Enfin, il faut être attentif à un élément essentiel de composition, la diagonale engendrée par la tête de Marie et celle du Christ. En la prolongeant, que rencontre-t-on ? En haut à gauche, c’est l’évocation de la veuve de Sarepta au lieu de la Crucifixion. L’épisode de l’Ancien Testament (I R, 17-24) qui rapporte la scène a été interprété comme une préfiguration de la Crucifixion, ce dont rend compte l’iconographie médiévale. Préparé par cette femme sur injonction divine et prophétique, le repas pris par Élie prend un sens eucharistique tandis que la résurrection du fils de la veuve, intervenu à la fin de l’épisode, annonce les miracles du Christ et sa propre Résurrection. Il faut rappeler que l’évocation d’Élie préside à la Crucifixion : son évocation sert au Christ à annoncer sa mort aux disciples qui ne comprennent pas encore l’allusion (Mt 17, 10-12). Et c’est le nom d’Élie que ceux qui assistent à la Crucifixion croient entendre dans la dernière parole du Christ, parole dramatique et énigmatique d’abandon de l’agonisant par le Père  (Eli, Eli, lama sabaqthani, Mt 27, 46) reprise par les assistants pour insulter le mourant (Mt 27,49). À l’opposé de la même diagonale, dans l’angle situé en bas à gauche du panneau central se trouve la coupe de sang mélangé d’eau qui est placée comme attribut de Jean. L’autre diagonale, débordant sur le panneau de gauche, est suggérée par le corps du Christ. Elle aboutit à l’image de la tour éclairée puis de l’église.

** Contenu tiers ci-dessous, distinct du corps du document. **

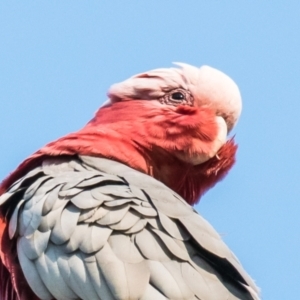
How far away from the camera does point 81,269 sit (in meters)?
4.16

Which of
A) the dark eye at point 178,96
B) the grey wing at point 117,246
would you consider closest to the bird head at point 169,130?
the dark eye at point 178,96

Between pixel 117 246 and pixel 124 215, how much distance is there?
0.15 meters

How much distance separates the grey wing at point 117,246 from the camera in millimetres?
4074

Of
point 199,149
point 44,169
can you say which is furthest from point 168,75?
point 44,169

Dès lors, le tableau apparaît comme une savante composition équilibrée entre l’annonce de la Crucifixion, en arrière-plan, sa réalisation, et l’ouverture eucharistique et ecclésiale au tout premier plan. Divers auteurs contemporains, dont G. Didi-Hubermann, ont invité les historiens de l’art à sortir des catégorisations automatiques, à ne pas fermer le sens ou enfermer l’expression ancienne dans des schémas traditionnellement définis. Ils les invitent à ne pas réduire le sens des images « composites ». Ainsi, le personnage de Jean pourrait être compris simultanément comme une image de l’Église.

Cette ligne de force vient se combiner à celle précédemment reconnue à propos du chemin, composé de deux parties, descente et remontée, image de Rédemption, dont le personnage de Jean/Église est l’articulation. Ces deux lignes, ou ces deux lectures superposées ont le Golgotha comme point de départ commun. Chacune propose une histoire du salut qui s’articule sur l’Eucharistie et sur l’Église.

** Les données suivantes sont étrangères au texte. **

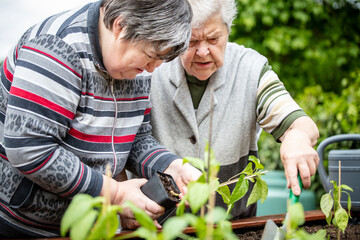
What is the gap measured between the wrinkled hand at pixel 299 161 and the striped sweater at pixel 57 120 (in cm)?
48

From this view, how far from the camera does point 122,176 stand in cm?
157

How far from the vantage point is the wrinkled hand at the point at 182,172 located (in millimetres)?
1239

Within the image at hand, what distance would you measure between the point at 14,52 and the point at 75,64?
198mm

Enfin, par sa richesse, ce tableau semble bien l’édition princeps par rapport à celui du Wallraf-Richardz Museum. Cette copie conservée en milieu rhénan fut sans doute faite avant que l’original n’arrive (par quel cheminement ?) à Pourrières.

Michel Fixot, 9 octobre 2014.


Michel Fixot est professeur émérite à l'Université Aix-Marseille. Membre du Laboratoire d'Archéologie Médiévale dès sa création en 1971, il a publié de nombreux textes et livres dont on trouve la liste sur ce lien. Récemment paru aux éditions Mémoires Millénaires, Saint-Victor de Marseille, le Guide en 2014. Il a participé avec Jean-Pierre Pelletier et Guy Barruol au recueil collectif, Ganagobie, mille ans d'un monastère en Provence (éd. Alpes de lumière, deuxième édition en 2004). Dans la collection Bibliothèque de l'Antiquité tardive, il a dirigé l'ouvrage consacré au Groupe épiscopal de Fréjus (2012).

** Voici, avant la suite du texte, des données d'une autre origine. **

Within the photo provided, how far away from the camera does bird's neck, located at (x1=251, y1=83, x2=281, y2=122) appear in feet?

Michel Fixot a souvent travaillé en collaboration étroite avec de grands universitaires aixois comme Gabrielle Démians D'Archambaut, Georges Duby et Paul-Albert Février. A paraître fin 2014, par Michel Fixot et Isabelle Barbier,  Le prieuré de Saint-Symphorien de Buoux.

On peut ajouter que Michel Fixot est de longue date un familier du village de Pourrières et du couvent des Minimes de Jean de Gaspary.  Pour la rédaction de cette étude, il s'est longuement entretenu avec Gilles Kelifa, le restaurateur de La Pietà de Pourrières à qui nous devons aussi les photographies de cet article.